Викентий Пудиевич стянул с головы кожаную фуражку:
— Погано кончил. Женя.
Дождь поливал, ветер, налетая порывами, гнул деревья. Буря разыгралась в глухомани безлюдной.
Опустив руки, горбился Достовалов. Пучилась на спине гимнастерка.
— У кого есть огонек? Покурить смерть охота.
— Разреши, Григорий Иванович, — взволнованно сказал Пахолков. — Я солдат верну.
— Э-э… Ищи ветра в поле! — махнул отец рукой. Тимоха ведь их увел!
Глава XIII
«…Это есть наш последний…»
Вытирая ладони ветошью, Виноградов поднялся с механиком из машинного отделения:
— Твое заключение, Анисим Иванович?
Понимает толк в судовых двигателях товарищ Павлин: начинал трудовой путь в Питере на Семянниковском судостроительном заводе; и оружейник он ровню поискать, так как работал на Сестрорецком оружейном заводе. А не выставляется: «Твое заключение, Анисим Иванович?»
Надорвался буксир, нуждается в ремонте. Ставят буксир на прикол, а меня списывают на берег.
Дома по хозяйству был парнишка большаком. Пахал, сеял, сено косил и мешки на себе носил.
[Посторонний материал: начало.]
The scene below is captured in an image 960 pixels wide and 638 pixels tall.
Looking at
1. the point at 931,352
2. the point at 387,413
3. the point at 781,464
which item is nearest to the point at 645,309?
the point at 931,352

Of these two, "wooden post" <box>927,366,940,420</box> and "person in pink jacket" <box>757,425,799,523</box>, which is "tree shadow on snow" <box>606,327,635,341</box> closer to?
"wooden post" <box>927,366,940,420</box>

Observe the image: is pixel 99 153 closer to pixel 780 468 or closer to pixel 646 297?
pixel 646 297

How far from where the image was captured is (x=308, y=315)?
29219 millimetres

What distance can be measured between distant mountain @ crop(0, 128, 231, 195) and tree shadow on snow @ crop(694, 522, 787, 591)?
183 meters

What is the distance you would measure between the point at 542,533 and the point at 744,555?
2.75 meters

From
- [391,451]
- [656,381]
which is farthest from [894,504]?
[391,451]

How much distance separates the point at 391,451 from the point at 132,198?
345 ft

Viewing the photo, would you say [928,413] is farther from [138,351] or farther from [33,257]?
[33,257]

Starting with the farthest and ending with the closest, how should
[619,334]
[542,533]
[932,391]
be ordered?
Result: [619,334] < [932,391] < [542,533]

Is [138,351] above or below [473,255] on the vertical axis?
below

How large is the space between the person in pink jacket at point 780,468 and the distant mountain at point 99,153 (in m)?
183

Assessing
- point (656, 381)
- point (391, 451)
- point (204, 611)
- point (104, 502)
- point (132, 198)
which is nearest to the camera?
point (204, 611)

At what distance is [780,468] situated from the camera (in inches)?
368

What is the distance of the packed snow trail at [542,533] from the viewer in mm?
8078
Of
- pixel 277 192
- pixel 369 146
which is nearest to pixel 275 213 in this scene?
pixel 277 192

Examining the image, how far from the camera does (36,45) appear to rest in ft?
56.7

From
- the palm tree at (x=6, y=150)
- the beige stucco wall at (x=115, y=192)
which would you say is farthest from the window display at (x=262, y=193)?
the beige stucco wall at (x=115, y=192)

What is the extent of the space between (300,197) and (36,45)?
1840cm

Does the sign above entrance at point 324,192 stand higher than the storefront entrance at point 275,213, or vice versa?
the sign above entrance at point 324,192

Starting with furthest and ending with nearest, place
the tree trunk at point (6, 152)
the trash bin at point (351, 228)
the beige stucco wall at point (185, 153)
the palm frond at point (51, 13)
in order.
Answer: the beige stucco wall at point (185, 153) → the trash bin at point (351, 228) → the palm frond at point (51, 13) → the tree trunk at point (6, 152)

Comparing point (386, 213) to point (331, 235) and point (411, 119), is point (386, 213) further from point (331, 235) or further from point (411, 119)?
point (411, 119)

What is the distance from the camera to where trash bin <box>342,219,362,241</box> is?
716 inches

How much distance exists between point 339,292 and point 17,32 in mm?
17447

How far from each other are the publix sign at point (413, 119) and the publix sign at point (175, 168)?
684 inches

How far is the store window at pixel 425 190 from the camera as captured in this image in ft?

Люди уважали, за руку здоровались: «Мое почтение». Ладно, пусть не мужик, пусть половина мужика… Э, то-то и оно, что половина! Опять я не волок наравне со взрослыми, поэтому околачиваться придется на берегу. В охрану складов поставят, наверное. Тоже служба. Говорят, и в тылах жить можно.
Леля вынесла Игорька, закутанного в одеяло. У Павлина Федоровича в руке саквояж с семейными пожитками. Поднятый тент штабной брички, подогнанной к трапу, барабанило дождем.
— Не вешай нос, юнга, — потрепал Павлин Федорович по плечу. — Сколько тебе суждено впереди боев… Попомни, братушка, мое слово!
Тонут в грязи деревянные халупы, нахлобучив промокшие крыши. Теряются во мгле затяжного ненастья склады, протянувшиеся версты на три в несколько рядов бревенчатых амбаров. Снаряды, взрывчатка в складах. Миллионы пудов.